See Mr. President: THE FIRST PUBLICATION FROM THE PERSONAL DIARIES, PRIVATE LETTERS, PAPERS AND REVEALING INTERVIEWS OF Harry S. Truman, THIRTY-SECOND PRESIDENT OF THE UNITED STATES OF AMERICA.

On the 26th July the Allies issued a statement calling upon Japan to surrender or face “prompt and utter destruction”.

Stalin, Truman and Churchill at the Potsdam conference. Clement Attlee, Churchill's political opponent in the British General Election, stands in the background between Truman and Churchill.

Stalin, Truman and Churchill at the Potsdam conference. Clement Attlee, Churchill’s political opponent in the British General Election, stands in the background between Truman and Churchill.

{ 4 comments… read them below or add one }

Vitee January 31, 2017 at 7:48 am

“Rare color photograph of the first nuclear test at Trinity site, July 16, 1945. Blurriness is in the original photograph (done when color photography was still fairly new).”

The “blurriness” in the photo has nothing to do with how “new” colour photography was at the time – in fact it wasn’t new at all – it was likely due to not being able to focus on the explosion due the fact that the photographer would have been blinded – permanently!

zen January 17, 2016 at 12:11 pm

..Sorry Minor Heretic, but it is War that is immoral.

Editor July 28, 2015 at 2:49 pm

It is important to remember that Ladislas Faragó is more noted for his ability to sell colourful books than his skill as a scrupulous historian and respecter of the facts.

“The most successful disinformer or dupe was the American Ladislas Faragó, ‘a somewhat Hemingway-esque figure with a strong Hungarian accent and a confidential manner’, whose ‘good connections with the CIA and secret services of several European countries enabled him to investigate and publish on a non-attributable basis’ a series of half correct tales.” Ronald Newton

Minor Heretic July 28, 2015 at 12:58 am

If you can find it, read a book titled “Burn After Reading” by a former Naval Intelligence staff officer named Farago.

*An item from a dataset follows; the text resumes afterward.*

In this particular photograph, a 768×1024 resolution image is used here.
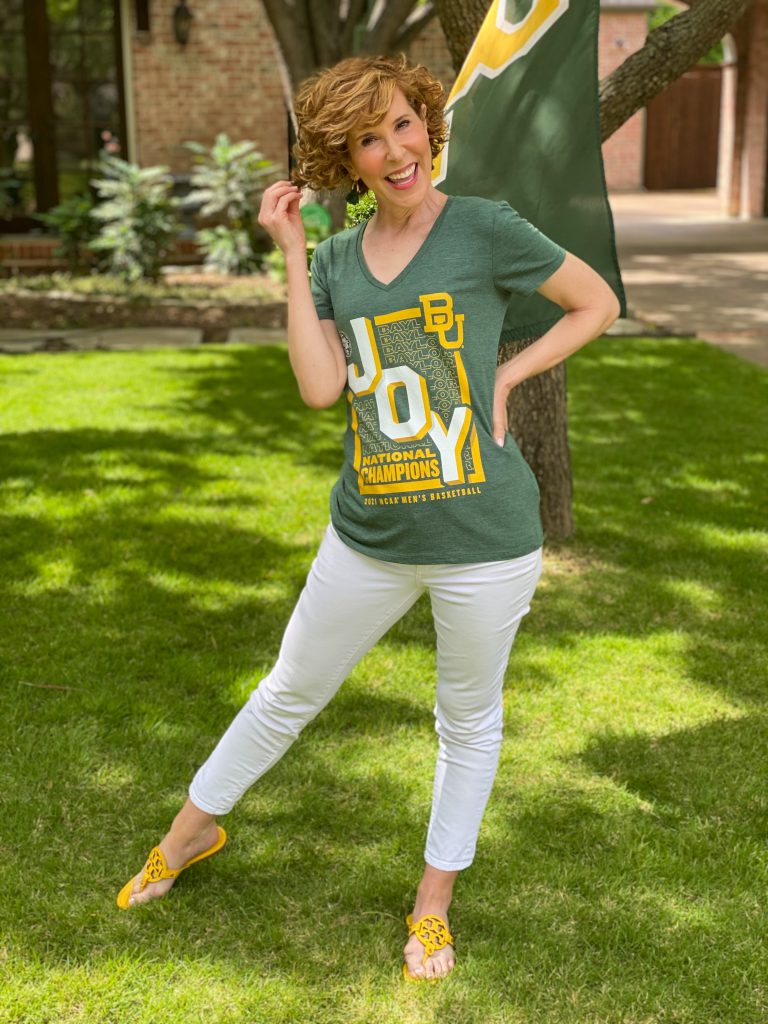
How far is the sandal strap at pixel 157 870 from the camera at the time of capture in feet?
8.66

He documents that the Japanese had been trying to arrange a surrender through multiple channels for months before the first atomic bomb dropped. Most of them were acknowledged as genuine by the various intelligence services, but all were ignored.

Really, Truman wasn’t facing hundreds of thousands of casualties. He was facing a decision between abrupt, definitive action and tricky back-channel negotiation. He was also facing the post-war problem of the Soviet Union. And everyone in the Pacific bomber command knew that Hiroshima wasn’t really a military target.

He made a politically expedient decision (domestically and geopolitically) at the expense of the people of Hiroshima and Nagasaki. It was immoral.